In light of an ongoing federal investigation, FAT Brands CEO Andy Wiederhorn told analysts Monday he’s being targeted because of his troubled past.

In late February, The Los Angeles Times reported Wiederhorn and his family were the subject of several criminal accusations, including securities and wire fraud, money laundering, and attempted tax evasion.

Search warrant records show the home of Wiederhorn’s son and daughter-in-law was raided in December. Federal authorities also requested to search Wiederhorn’s house, but it’s unclear whether that took place.

Wiederhorn, who categorically denied any wrongdoing, said the U.S. Attorney’s Office indicated FAT Brands is not currently a target of the investigation, just he and his family.

“As previously disclosed, the government is now formally seeking documents concerning these matters from the company and me,” the CEO said during the company’s Q4 and 2021 earnings call.

He claimed the investigation stems from a shareholder lawsuit filed in 2021 against FAT Brands and the company’s controlling stockholder, Fog Cutter Capital Group. The two sides decided to merge in late 2020 to provide FAT Brands with increased financial flexibility and a simpler corporate structure.

The complaint contends Fog Cutter used borrowed funds from FAT Brands to produce $27 million in cash advances. The lawsuit also alleges Fog Cutter owed FAT Brands $38.7 million and that the company forgave loans to Wiederhorn ahead of the merger.

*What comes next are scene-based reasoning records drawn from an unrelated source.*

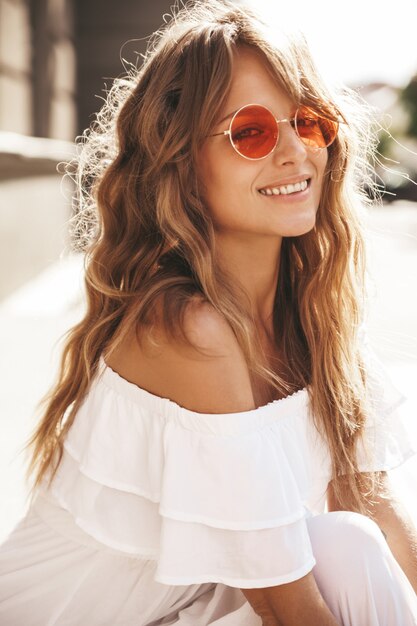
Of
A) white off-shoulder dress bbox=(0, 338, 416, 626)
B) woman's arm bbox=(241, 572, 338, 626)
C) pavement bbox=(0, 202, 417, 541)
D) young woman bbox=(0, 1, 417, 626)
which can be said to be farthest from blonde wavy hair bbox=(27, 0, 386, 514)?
woman's arm bbox=(241, 572, 338, 626)

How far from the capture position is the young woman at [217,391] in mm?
1584

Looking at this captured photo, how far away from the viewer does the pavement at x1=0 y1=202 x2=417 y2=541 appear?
9.59 feet

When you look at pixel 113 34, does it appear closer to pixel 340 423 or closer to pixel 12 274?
pixel 12 274

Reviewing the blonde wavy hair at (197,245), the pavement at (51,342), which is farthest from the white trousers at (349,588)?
the pavement at (51,342)

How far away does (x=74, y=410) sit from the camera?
1.82 metres

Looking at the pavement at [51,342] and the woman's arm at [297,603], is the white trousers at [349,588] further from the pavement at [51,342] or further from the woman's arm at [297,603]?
the pavement at [51,342]

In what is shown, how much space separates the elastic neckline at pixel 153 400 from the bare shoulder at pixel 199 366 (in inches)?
0.5

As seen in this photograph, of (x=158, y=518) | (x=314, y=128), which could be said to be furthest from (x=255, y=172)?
(x=158, y=518)

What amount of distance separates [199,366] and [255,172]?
1.66ft

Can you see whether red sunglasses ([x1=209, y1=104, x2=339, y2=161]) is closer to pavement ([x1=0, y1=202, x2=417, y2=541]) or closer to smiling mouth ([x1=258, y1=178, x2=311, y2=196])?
smiling mouth ([x1=258, y1=178, x2=311, y2=196])

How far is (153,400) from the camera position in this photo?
163 cm

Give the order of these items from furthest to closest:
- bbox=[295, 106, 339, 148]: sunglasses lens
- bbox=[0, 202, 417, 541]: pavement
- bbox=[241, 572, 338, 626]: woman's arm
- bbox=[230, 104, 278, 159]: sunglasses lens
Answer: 1. bbox=[0, 202, 417, 541]: pavement
2. bbox=[295, 106, 339, 148]: sunglasses lens
3. bbox=[230, 104, 278, 159]: sunglasses lens
4. bbox=[241, 572, 338, 626]: woman's arm

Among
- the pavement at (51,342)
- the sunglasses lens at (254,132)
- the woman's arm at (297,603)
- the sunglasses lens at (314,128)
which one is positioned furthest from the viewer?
the pavement at (51,342)

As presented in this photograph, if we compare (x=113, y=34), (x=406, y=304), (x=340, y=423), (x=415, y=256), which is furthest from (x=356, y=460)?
(x=113, y=34)
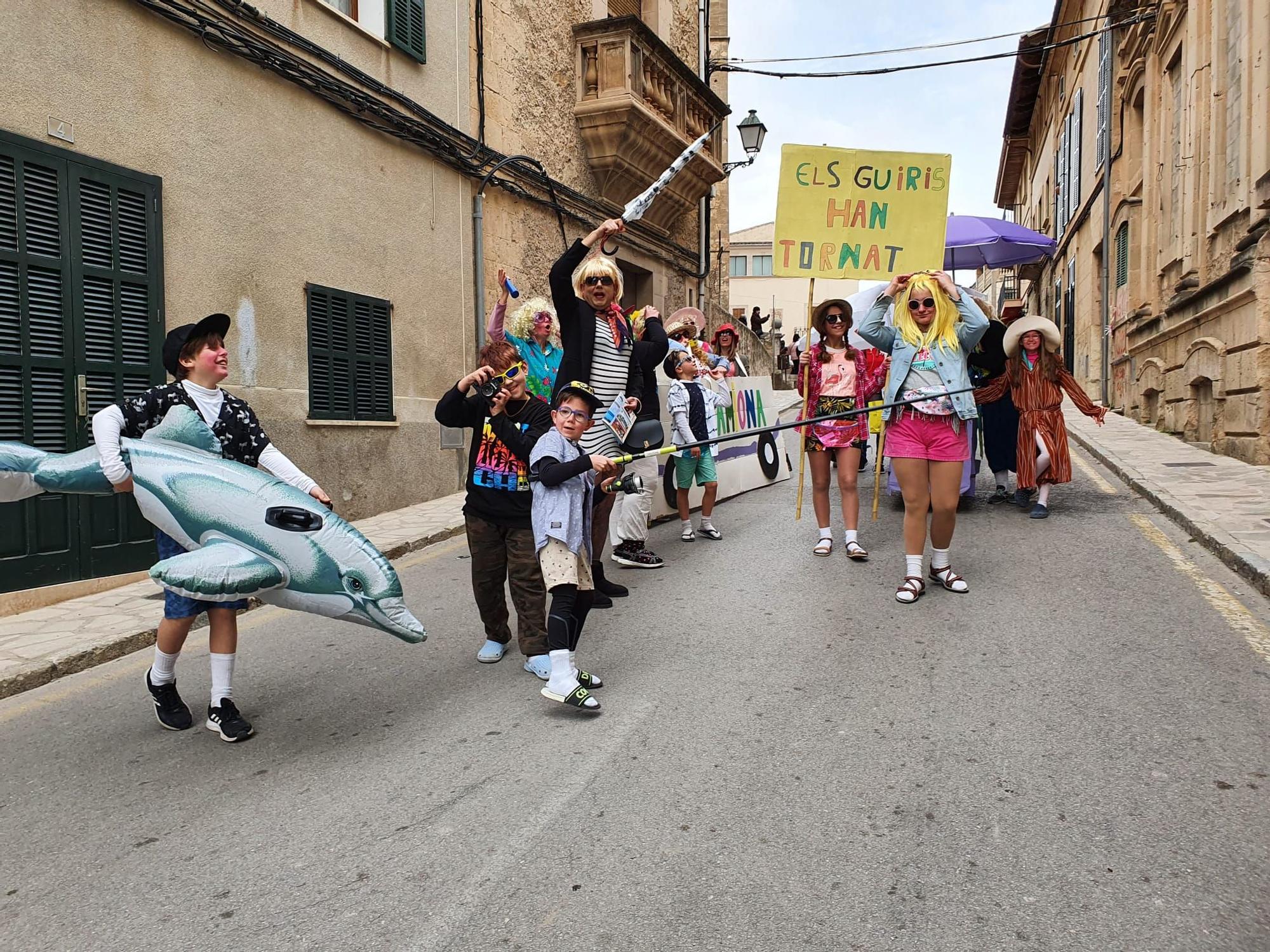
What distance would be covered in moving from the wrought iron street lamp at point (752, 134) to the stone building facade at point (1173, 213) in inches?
170

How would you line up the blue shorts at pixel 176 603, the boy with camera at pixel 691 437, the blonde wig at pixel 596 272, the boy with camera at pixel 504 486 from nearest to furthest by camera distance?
the blue shorts at pixel 176 603 → the boy with camera at pixel 504 486 → the blonde wig at pixel 596 272 → the boy with camera at pixel 691 437

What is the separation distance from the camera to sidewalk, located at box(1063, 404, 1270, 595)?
6.08m

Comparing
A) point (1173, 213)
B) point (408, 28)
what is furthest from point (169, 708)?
point (1173, 213)

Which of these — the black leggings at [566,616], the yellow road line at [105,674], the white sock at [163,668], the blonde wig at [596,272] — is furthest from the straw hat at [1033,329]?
the white sock at [163,668]

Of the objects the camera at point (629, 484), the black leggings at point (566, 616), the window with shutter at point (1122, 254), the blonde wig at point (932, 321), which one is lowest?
the black leggings at point (566, 616)

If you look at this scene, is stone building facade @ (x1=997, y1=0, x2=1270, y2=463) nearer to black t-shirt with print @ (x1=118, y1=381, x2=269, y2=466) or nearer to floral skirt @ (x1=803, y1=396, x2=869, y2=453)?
floral skirt @ (x1=803, y1=396, x2=869, y2=453)

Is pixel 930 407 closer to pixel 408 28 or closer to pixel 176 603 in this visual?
pixel 176 603

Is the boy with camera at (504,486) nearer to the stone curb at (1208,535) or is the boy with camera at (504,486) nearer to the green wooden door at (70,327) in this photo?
A: the green wooden door at (70,327)

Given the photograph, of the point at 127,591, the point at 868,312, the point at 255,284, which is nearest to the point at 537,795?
the point at 868,312

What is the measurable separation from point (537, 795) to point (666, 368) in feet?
16.3

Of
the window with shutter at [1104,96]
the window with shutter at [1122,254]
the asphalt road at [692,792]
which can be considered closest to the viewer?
the asphalt road at [692,792]

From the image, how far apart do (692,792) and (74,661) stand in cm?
351

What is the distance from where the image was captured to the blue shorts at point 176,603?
3592 mm

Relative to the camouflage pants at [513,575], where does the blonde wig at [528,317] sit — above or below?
above
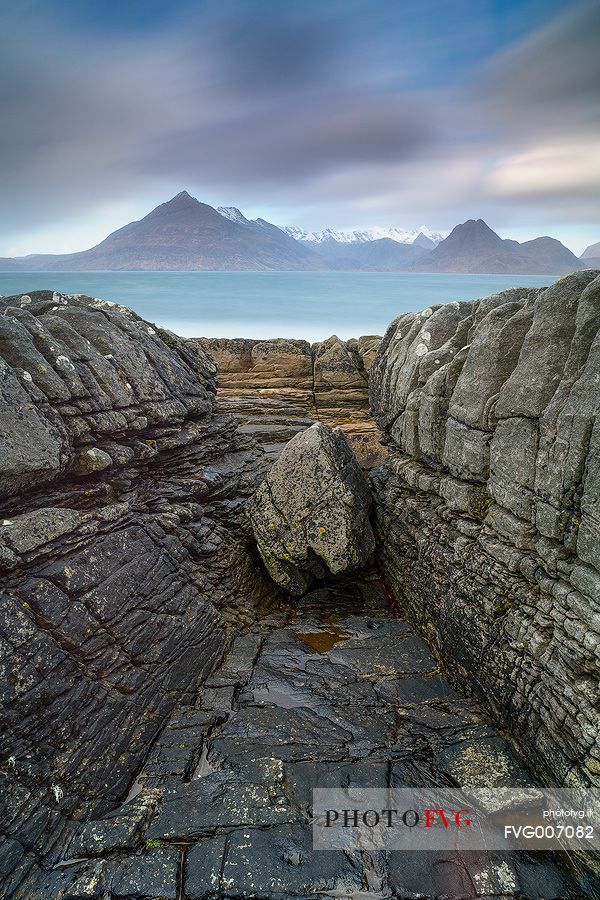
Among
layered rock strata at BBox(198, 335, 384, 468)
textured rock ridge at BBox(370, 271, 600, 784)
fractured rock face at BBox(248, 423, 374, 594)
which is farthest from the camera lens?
layered rock strata at BBox(198, 335, 384, 468)

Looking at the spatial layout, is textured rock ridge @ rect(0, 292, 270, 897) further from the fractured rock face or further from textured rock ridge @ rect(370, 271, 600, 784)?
textured rock ridge @ rect(370, 271, 600, 784)

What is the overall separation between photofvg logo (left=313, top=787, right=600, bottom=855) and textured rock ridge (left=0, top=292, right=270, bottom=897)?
374 centimetres

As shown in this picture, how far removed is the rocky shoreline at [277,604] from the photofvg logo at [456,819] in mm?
A: 273

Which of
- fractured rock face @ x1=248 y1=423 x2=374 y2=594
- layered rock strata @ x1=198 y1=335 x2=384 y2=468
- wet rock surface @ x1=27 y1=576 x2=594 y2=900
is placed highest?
layered rock strata @ x1=198 y1=335 x2=384 y2=468

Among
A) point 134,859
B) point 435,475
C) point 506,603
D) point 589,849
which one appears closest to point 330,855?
point 134,859

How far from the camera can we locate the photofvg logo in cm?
756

Wiederhorn said “given his personal history,” it didn’t surprise him government officials would look into allegations also raised in the complaint from shareholders.

The personal history he’s referring to dates back to 2004 when he pleaded guilty in U.S. District Court in Oregon to charges of paying an illegal gratuity to an associate and to filing a false tax return. He served 15 months in federal prison in Sheridan, Oregon, and paid a $2 million fine.

Wiederhorn accused the Times of publishing numerous factual errors and conflating the different entities and his family as if they were one. He also said the government’s affidavit shouldn’t have been made public since it was part of a sealed court order.

“I categorically deny the allegations raised in the L.A. Times article and look forward to the opportunity for our legal team to demonstrate that all transactions were properly documented, reviewed, approved, and disclosed and that multiple independent professionals were involved including the boards of both Fog Cutter and FAT Brands, outside counsel, outside auditors, and my and FAT Brands’ tax adviser,” Wiederhorn said.

In 2021, FAT Brands was arguably the most competitive company in the M&A space. The concept began the year by purchasing Global Franchise Group for $442.5 million, bringing in Round Table Pizza, Marble Slab Creamery, Great American Cookies, Pretzelmaker, and Hot Dog on a Stick. The company then acquired Twin Peaks for $300 million, Fazoli’s for $130 million, and Native Wings for $20 million.

Overall, FAT Brands spent almost $900 million in less than six months and grew to 17 concepts, 2,300 franchised and company-run locations globally, and systemwide sales of roughly $2.3 billion.

Wiederhorn said the company isn’t done buying restaurants, either, saying “we remain active in evaluating additional accretive acquisition candidates that augment our existing brands.”

“We’re considering some presently, but our focus has to be this year on digesting what we already acquired realizing the synergies,” the CEO said.

With recently acquired brands included, FAT Brands same-store sales grew 8.5 percent against 2019 and 21.4 percent year-over-year in the fourth quarter. 

Global Franchise Group’s same-store sales saw a 10.6 percent increase over 2019 and a 16.1 percent lift over 2020. Twin Peaks experienced 15.8 percent growth compared to 2019 and a 30.4 percent uptick against 2020. Fazoli’s comps grew 25.6 percent over two years ago and 15.7 percent year-over-year. And finally, Native Grill & Wings saw a 16.5 percent lift over 2019 and 20.7 percent over 2020.

Franchisees opened 30 new locations in Q4 and 115 in 2021. FAT Brands’ pipeline consists of about 850 restaurants, which are committed and have mostly been paid for in full. Of that pipeline, there’s more than 470 units between Fatburger, Johnny Rockets, Buffalo’s Express, and Elevation Burger, 157 among the concepts in Global Franchise Group, 144 for Twin Peaks, and 114 for Fazoli’s. 

The company believes this development will lead to 33 percent unit growth and a 50 percent increase in EBITDA in the next several years.